Business classification/analysis is the systematic identification and arrangement of
business activities and/or records into categories according to logically structured
conventions, methods, and/or procedural rules. A classification system is usually a
hierarchical representation of business activities and functions represented as an
arrangement of headings derived from an analysis (and understanding of) of the
relationship between the organisation’s business and its records.The purpose of this process is to develop a conceptual model of what an organisation does and how it does it. It demonstrates how records relate to both the organisation’s business and its business processes. It will contribute to decisions in subsequent steps about the creation, capture, control, storage, retention and disposal of records, and their access status. This is particularly important in an electronic business environment where adequate records will not be captured and maintained without first being classified and having meaningful metadata persistently attributed to them.
Analysis of business activity provides the tools to undertake and document business
activity in a systematic way and to make best use of its results. The outcomes from this process may include a:
Business activity analysis may be undertaken on a subject basis, structural basis (by
organisational hierarchy or business unit), or by functional classification. The system that suits your organisation best will depend on your functions, business and structure, and a combination of approaches may be used.
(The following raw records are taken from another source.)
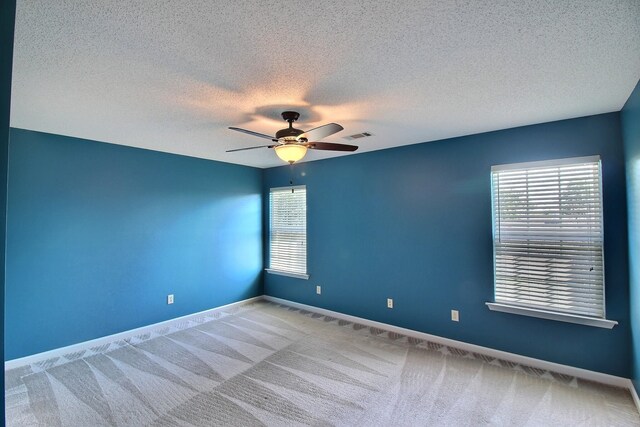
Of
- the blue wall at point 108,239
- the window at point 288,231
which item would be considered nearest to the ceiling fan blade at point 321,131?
the window at point 288,231

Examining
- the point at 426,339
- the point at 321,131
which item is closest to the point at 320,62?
the point at 321,131

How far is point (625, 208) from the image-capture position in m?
2.61

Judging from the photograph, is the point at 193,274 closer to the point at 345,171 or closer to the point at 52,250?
the point at 52,250

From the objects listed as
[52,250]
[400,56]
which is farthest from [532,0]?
[52,250]

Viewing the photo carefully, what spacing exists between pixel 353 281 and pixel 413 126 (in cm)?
235

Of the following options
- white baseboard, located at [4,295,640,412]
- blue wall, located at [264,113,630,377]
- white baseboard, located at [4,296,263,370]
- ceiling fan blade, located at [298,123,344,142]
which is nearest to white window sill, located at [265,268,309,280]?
blue wall, located at [264,113,630,377]

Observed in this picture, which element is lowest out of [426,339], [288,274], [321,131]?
[426,339]

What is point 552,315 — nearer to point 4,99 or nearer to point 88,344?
point 4,99

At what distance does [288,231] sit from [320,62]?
12.1 feet

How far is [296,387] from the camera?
2.65 metres

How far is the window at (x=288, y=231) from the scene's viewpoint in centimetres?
501

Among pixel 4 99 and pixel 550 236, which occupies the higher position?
pixel 4 99

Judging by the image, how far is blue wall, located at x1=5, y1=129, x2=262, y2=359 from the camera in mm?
3098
Context is necessary to establish the authenticity of a record (usually attributed as
metadata in electronic recordkeeping). The record’s contextual relationship with
the business activity that created it, and its relation to other records or business
processes, is usually termed business classification. A business classification scheme is a conceptual, often hierarchical, classification tool which can enable the capture, titling, retrieval, maintenance and disposition of records. It defines the way in which records are grouped together (aggregated) in classes and are linked to the business context in which they were created or transmitted. Within a business classification scheme, a record’s contextual characteristics are attributed through structuring it according to identifiable business processes.
Subject-based classification schemes group together records relating to broad subject areas. For example the transactions and activities that occurred under a single subject, such as a particular property or client. However, under subject-based classification, the focus is on what the item or object is about, rather than on the purpose or activity that the record was created to document. Therefore, the context of the business activity can become disassociated, making disposal actions over subject-based files more difficult as they will contain records with differing retention periods.
Functional classification schemes are based on an analysis of an organisation’s
unique business functions and activities, and are independent of the organisation’s
administrative structure. This makes functional classification more flexible and stable as business units and structures are likely to change over time. This system breaks down traditional organisational information silos and enables easier retention and disposal of records.